#### Sorular ve Görevler:
1: Kadastro kararına göre çekişmeli parsel hangi tarihte tespit edilmiştir?
2: Kadastro kararında "ÖZET : Mahkemece" ifadesini içeren sözlerle açılıp "zilyetlik belgesi niteliğindedir." ile kapanan bölümü olduğu gibi aktarın.
3: Kadastro kararının devamını, metnin bittiği yerden itibaren yazın.

━━ Sayfa ━━

ÖZET : Mahkemece tapu dışı satımın varlığı kabul edildiği halde 3402 sayılı Kadastro Kanunu'nun 13/B-b maddesinde öngörülen 10 yıllık süre dolmadığından davanın reddine karar verilmiş ise de; mahkemenin kabulü dava konusu olaya uygun düşmemektedir. Her olaya oluştuğu tarihteki hukuk normlarının uygulanması gerekir. Çekişmeli parsel 21.11.1955 tarihinde tespit olunmuştur. Kadastro tespiti 5602 sayılı Tapulama hükümlerine göre yapılmıştır. Anılan Kanun'un 13/C-ç maddelerinde tapu dışı satımın geçerli olması için kadastrodan önce yapılması yeterli görülmüş ve ayrıca süre öngörülmemiştir. Kazanılmış hakların mahkemelerce dikkate alınması zorunludur. Davanın bu gerekçe ile reddedilmesi de yasaya uygun bulunmamaktadır.
Tasdikli yoklama kayıtları tapu kaydı niteliğinde ise de; tasdikli yoklama kayıtları 3402 sayılı Kadastro Kanunu'nun 14/E maddesi gereğince zilyetlik belgesi niteliğindedir.
DAVA : Taraflar arasında kadastro tesbitinden doğan dava sonucunda verilen hükmün Yargıtay'ca incelenmesi istenilmekle; temyiz isteğinin süresinde olduğu anlaşıldı, inceleme raporu ve dosyadaki belgeler okundu, GEREĞİ GÖRÜŞÜLDÜ:
KARAR : Kadastro sırasında 5 parsel sayılı 26600 metrekare yüzölçümündeki taşınmaz tapu kaydı nedeniyle tapu malikleri Ali ve Hüseyin adına tespit edilmiştir. Davacı Hasan , Ali hissesini başkasına sattığından hakkı olmadığına, Mustafa taşınmazı Hüseyin varislerinden haricen satın aldığına dayanarak dava açmıştır. Mahkemece yapılan yargılama sonunda; çekişmeli parselin tespit gibi tesciline karar verilmiş; hüküm, davacı Halil tarafından temyiz edilmiştir.

━━━
━━ Kayıtlı Veriler ━━

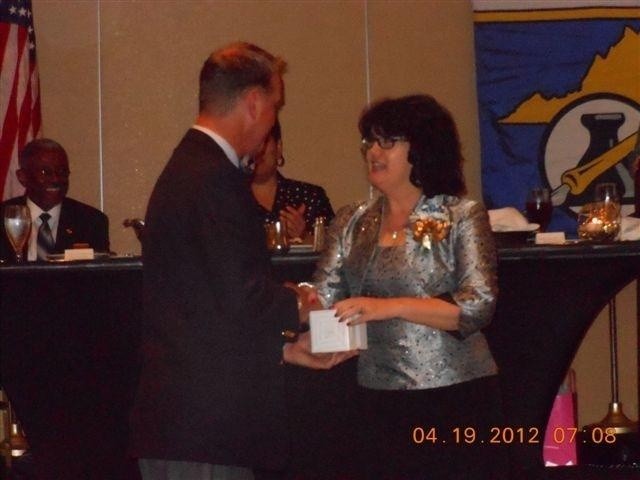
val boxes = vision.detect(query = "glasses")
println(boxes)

━━━

#### Yanıtlar:
1: 21.11.1955 tarihinde.

2:
ÖZET : Mahkemece tapu dışı satımın varlığı kabul edildiği halde 3402 sayılı Kadastro Kanunu'nun 13/B-b maddesinde öngörülen 10 yıllık süre dolmadığından davanın reddine karar verilmiş ise de; mahkemenin kabulü dava konusu olaya uygun düşmemektedir. Her olaya oluştuğu tarihteki hukuk normlarının uygulanması gerekir. Çekişmeli parsel 21.11.1955 tarihinde tespit olunmuştur. Kadastro tespiti 5602 sayılı Tapulama hükümlerine göre yapılmıştır. Anılan Kanun'un 13/C-ç maddelerinde tapu dışı satımın geçerli olması için kadastrodan önce yapılması yeterli görülmüş ve ayrıca süre öngörülmemiştir. Kazanılmış hakların mahkemelerce dikkate alınması zorunludur. Davanın bu gerekçe ile reddedilmesi de yasaya uygun bulunmamaktadır.
Tasdikli yoklama kayıtları tapu kaydı niteliğinde ise de; tasdikli yoklama kayıtları 3402 sayılı Kadastro Kanunu'nun 14/E maddesi gereğince zilyetlik belgesi niteliğindedir.

3:
Mahkemece yapılan araştırma, inceleme ve uygulama hükme yeterli değildir. Davalı tarafın dayandığı Şubat 288/34 ve 396 nolu kaydın yoklama kaydı olup olmadığı kesin olarak belirlenmemiştir. Tasdikli yoklama kayıtları tapu kaydı niteliğinde ise de; tasdikli yoklama kayıtları 3402 sayılı Kadastro Kanunu'nun 14/E maddesi gereğince zilyetlik belgesi niteliğindedir. Kaydın tasdikli olup olmadığı Tapu Sicil Müdürlüğü'nden sorulmalı, Tapu Arşiv Daire Başkanlığı'ndan tapu örneği istenip karşılık yazı denetlenmelidir. Mahkemece bu yönde araştırma yapılmaksızın tedavül görmeyen kaydın tapu kaydı olarak nitelendirilmesi doğru değildir.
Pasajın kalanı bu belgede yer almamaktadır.